┌─ RECORDS

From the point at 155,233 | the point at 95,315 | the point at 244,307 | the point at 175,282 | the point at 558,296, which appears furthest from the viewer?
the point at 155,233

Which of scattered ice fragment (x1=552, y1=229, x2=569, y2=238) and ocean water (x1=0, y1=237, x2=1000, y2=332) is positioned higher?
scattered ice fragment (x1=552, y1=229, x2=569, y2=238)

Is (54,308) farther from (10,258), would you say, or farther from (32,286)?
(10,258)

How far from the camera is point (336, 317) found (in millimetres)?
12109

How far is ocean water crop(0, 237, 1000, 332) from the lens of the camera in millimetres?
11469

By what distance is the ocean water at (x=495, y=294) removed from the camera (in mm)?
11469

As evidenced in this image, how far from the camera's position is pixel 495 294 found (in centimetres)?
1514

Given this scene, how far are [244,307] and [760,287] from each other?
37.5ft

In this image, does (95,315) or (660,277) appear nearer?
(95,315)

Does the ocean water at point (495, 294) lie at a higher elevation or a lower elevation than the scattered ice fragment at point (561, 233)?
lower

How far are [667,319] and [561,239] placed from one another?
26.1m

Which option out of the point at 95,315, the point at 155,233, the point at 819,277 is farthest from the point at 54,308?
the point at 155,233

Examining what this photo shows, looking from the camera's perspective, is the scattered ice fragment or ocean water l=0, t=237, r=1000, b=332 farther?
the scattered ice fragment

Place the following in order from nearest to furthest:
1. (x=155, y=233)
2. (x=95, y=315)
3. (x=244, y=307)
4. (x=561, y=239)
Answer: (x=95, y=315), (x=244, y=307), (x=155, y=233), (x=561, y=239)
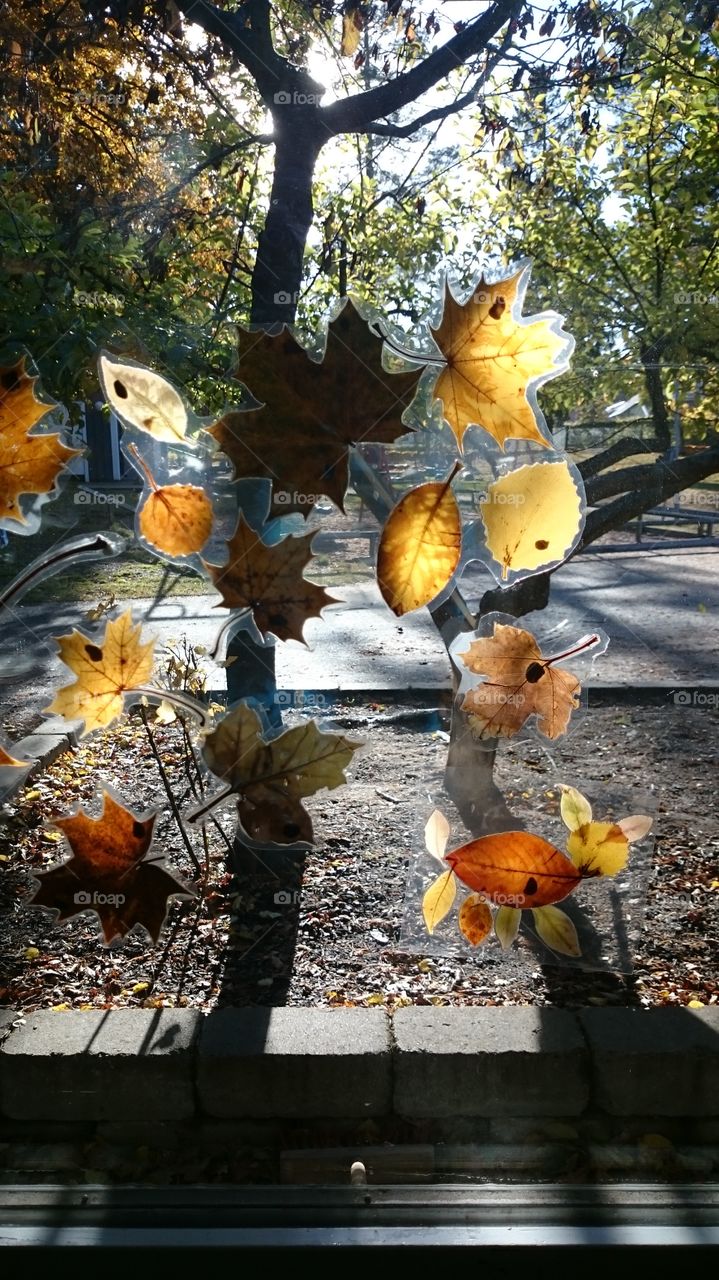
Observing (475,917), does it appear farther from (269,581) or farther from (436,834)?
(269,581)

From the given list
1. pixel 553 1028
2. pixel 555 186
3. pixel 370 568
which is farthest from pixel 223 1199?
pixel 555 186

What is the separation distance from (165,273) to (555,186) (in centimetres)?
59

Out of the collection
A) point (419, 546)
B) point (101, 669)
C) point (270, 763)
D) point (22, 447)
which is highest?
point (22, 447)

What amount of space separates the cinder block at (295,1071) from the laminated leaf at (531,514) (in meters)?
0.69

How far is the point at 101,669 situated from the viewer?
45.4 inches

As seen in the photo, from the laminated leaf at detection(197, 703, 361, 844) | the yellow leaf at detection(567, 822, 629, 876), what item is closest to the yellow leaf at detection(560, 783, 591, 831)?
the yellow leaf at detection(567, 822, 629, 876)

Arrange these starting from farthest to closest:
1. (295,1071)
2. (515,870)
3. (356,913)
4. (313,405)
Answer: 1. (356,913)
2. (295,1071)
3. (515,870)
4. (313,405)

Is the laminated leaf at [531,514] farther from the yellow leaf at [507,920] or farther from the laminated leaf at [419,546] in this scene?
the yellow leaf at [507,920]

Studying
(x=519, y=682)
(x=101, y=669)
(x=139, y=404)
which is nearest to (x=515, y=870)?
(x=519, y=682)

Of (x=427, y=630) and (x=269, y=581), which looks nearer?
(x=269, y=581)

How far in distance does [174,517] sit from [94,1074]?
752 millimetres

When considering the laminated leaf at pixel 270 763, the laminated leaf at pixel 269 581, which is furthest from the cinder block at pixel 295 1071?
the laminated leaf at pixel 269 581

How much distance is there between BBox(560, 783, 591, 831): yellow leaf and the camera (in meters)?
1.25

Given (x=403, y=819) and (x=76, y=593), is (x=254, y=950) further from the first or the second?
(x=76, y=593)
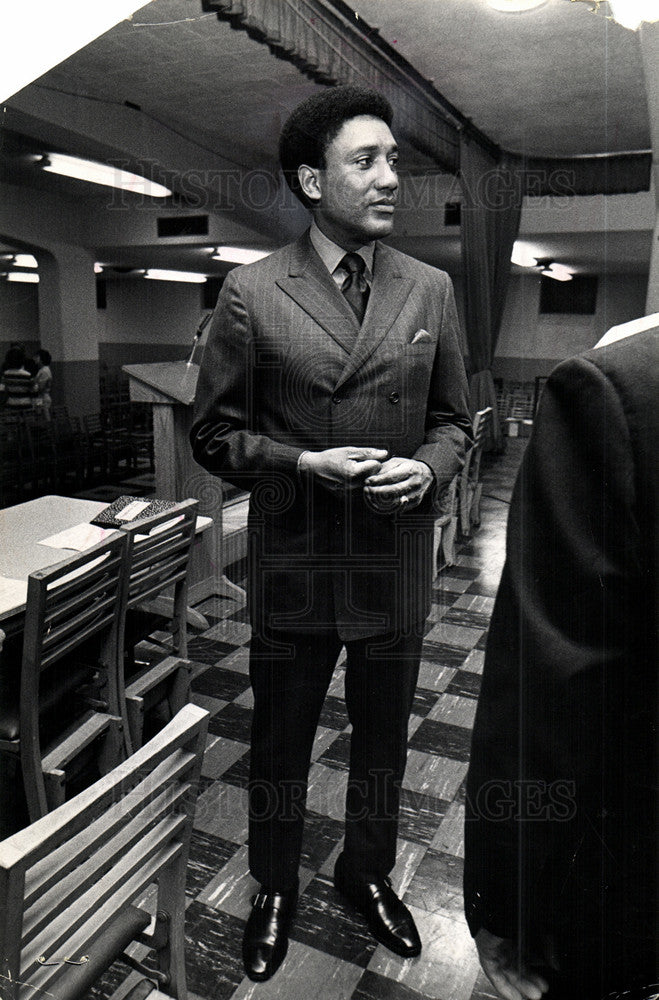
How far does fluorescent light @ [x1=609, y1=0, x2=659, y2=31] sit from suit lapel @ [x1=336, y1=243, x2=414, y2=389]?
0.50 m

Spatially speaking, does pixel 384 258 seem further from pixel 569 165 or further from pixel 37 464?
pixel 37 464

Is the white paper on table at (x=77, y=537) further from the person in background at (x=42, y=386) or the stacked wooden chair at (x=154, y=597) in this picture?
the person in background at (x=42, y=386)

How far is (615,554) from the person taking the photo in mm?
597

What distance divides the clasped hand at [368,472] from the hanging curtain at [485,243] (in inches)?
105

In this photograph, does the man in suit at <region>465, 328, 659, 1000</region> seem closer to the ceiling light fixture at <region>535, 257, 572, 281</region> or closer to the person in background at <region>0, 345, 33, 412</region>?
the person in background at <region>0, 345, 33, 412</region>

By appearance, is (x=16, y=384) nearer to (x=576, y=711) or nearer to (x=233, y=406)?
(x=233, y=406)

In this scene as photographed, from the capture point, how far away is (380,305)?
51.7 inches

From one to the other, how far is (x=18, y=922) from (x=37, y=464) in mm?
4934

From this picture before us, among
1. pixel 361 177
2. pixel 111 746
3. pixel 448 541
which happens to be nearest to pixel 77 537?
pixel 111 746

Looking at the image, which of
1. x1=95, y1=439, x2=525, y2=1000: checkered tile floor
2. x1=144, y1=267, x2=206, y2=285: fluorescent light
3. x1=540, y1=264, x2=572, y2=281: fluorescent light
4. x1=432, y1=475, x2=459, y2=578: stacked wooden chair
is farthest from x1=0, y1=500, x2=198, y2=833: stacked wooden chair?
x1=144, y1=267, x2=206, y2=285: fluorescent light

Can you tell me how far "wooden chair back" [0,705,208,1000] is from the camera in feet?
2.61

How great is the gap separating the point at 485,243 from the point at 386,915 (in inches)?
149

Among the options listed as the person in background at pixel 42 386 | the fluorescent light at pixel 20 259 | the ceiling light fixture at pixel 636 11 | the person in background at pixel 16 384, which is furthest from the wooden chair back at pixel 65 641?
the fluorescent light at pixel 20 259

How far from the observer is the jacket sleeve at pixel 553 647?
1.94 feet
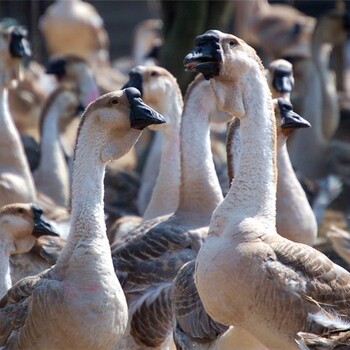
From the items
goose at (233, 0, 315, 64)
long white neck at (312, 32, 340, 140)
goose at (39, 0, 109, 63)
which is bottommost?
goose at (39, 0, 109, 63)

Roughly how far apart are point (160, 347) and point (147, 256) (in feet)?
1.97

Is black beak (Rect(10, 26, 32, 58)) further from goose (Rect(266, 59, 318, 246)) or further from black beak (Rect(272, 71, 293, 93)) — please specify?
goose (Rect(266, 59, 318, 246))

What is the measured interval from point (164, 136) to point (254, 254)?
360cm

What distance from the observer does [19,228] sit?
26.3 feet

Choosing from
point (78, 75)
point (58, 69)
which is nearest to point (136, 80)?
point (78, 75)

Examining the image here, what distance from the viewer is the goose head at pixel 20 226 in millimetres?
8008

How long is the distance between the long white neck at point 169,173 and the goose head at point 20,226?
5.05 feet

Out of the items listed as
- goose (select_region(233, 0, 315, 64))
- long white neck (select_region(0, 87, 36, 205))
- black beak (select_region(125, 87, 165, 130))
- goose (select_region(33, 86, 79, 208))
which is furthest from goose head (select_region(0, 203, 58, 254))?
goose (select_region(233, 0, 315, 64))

└─
┌─ RECORDS

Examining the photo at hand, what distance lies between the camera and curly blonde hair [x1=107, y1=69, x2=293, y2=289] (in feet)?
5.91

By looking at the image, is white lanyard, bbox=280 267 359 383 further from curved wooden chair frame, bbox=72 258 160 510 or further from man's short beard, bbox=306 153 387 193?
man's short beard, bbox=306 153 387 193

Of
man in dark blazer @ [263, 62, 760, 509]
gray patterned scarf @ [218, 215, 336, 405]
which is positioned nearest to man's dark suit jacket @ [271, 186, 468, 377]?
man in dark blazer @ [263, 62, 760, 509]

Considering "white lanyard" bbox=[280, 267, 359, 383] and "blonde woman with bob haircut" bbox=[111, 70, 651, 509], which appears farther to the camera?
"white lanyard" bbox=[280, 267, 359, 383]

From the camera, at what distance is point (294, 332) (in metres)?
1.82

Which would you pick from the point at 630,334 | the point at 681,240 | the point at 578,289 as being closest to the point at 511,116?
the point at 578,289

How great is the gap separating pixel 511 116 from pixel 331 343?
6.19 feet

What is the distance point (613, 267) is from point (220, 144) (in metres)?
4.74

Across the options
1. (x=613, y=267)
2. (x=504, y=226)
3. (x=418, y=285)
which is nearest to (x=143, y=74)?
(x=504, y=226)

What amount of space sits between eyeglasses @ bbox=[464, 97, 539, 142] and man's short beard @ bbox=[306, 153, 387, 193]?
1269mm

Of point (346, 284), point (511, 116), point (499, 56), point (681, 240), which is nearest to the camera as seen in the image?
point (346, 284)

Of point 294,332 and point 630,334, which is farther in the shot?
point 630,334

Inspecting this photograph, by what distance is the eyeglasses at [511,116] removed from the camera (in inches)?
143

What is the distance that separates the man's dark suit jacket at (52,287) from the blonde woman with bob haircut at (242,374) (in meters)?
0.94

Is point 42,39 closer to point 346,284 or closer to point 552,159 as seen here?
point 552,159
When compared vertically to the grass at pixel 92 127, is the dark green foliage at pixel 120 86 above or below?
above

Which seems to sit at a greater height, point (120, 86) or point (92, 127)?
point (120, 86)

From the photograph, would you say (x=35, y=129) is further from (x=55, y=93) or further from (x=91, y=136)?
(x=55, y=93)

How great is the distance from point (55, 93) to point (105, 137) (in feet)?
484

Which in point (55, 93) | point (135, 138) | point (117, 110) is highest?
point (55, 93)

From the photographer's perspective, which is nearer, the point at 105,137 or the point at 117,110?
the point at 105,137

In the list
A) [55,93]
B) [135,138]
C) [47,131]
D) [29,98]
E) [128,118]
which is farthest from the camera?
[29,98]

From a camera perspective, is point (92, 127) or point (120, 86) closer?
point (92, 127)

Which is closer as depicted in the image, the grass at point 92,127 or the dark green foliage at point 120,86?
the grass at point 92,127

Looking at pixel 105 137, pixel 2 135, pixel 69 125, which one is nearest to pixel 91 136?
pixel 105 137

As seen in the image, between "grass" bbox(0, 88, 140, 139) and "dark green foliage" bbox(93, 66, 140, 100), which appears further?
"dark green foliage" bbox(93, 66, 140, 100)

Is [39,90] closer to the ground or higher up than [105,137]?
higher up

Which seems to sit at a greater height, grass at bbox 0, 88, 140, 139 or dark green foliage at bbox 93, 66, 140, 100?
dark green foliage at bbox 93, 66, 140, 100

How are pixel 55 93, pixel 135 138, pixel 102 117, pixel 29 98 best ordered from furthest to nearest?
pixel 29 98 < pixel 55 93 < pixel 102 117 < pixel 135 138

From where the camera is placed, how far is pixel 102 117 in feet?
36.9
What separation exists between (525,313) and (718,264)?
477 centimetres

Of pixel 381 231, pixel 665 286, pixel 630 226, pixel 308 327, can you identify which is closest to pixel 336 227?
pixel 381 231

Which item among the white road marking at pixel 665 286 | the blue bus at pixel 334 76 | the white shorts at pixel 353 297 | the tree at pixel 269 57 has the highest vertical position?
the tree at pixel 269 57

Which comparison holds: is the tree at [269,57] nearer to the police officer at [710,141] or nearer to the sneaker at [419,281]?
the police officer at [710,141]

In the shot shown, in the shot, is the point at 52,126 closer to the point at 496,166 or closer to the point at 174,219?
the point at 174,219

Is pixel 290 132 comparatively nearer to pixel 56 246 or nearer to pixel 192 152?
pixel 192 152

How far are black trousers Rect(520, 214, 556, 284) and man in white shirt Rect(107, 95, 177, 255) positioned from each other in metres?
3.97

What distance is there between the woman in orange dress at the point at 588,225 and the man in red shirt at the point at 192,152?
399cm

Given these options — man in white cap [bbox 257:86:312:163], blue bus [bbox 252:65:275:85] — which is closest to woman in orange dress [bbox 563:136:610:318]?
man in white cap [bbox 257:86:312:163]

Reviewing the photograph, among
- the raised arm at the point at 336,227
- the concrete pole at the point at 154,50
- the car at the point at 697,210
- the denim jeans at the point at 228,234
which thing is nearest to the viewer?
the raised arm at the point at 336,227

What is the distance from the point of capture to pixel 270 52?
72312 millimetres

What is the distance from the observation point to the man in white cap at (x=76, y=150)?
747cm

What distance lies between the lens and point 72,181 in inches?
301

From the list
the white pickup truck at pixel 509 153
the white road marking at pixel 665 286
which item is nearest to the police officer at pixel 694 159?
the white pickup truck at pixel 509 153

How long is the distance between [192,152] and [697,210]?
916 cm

└─
┌─ RECORDS

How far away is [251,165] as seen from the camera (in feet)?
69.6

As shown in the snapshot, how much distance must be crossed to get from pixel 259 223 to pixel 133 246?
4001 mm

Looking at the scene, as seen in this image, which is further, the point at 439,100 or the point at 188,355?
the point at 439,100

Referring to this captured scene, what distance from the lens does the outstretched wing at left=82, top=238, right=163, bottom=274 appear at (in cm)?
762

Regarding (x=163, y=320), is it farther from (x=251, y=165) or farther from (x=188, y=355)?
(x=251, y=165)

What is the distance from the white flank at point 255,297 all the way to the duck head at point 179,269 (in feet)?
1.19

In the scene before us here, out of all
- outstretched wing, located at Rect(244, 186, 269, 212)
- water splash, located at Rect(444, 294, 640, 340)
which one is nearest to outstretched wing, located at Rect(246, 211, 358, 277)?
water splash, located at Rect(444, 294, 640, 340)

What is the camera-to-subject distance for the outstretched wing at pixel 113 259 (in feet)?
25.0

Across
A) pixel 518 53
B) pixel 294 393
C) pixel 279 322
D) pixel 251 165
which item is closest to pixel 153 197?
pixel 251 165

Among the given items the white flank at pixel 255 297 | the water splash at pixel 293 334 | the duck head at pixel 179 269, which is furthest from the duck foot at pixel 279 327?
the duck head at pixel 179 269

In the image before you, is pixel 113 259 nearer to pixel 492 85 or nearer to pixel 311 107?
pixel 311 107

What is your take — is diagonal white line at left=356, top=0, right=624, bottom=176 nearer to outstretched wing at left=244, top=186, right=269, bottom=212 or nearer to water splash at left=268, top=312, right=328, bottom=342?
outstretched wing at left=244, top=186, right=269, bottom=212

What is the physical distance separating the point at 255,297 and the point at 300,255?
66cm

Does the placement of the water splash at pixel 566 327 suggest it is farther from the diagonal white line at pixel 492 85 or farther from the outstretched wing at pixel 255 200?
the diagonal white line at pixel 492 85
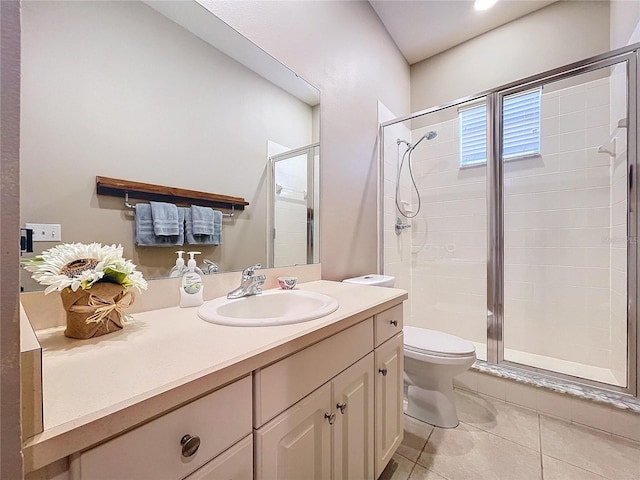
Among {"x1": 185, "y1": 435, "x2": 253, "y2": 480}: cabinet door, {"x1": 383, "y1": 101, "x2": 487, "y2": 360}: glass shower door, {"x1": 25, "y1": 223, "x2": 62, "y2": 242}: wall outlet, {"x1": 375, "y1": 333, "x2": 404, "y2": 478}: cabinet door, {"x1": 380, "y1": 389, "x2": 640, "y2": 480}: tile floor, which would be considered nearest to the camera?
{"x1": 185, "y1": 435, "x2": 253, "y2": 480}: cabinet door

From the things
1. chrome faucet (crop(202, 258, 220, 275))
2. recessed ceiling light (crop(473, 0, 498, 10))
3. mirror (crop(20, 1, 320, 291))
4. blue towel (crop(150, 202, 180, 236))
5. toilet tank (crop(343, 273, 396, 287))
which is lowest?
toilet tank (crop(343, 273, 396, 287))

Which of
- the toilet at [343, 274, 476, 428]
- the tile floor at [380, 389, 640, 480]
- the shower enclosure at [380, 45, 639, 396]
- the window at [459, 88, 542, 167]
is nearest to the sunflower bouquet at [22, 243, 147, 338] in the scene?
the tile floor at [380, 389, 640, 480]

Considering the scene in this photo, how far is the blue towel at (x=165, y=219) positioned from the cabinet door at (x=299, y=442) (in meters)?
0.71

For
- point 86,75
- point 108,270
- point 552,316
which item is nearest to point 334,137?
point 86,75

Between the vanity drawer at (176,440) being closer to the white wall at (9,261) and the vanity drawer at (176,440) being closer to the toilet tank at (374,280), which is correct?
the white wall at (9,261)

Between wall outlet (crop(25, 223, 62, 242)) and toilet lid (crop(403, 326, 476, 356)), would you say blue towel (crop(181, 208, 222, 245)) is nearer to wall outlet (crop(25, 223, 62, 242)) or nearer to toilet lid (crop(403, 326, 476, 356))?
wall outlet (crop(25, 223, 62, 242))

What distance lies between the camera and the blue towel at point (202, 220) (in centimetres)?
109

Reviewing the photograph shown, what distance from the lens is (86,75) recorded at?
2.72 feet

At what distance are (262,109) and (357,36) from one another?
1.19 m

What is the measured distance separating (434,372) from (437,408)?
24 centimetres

└─

OBJECTIVE » Collect every line of the records above that contains the string "shower", and copy each one in full.

ANSWER TO THE TASK »
Among {"x1": 185, "y1": 435, "x2": 253, "y2": 480}: cabinet door, {"x1": 383, "y1": 101, "x2": 487, "y2": 360}: glass shower door, {"x1": 25, "y1": 223, "x2": 62, "y2": 242}: wall outlet, {"x1": 375, "y1": 333, "x2": 404, "y2": 478}: cabinet door, {"x1": 380, "y1": 389, "x2": 640, "y2": 480}: tile floor, which would be considered nearest to the camera?
- the shower enclosure at [380, 45, 639, 396]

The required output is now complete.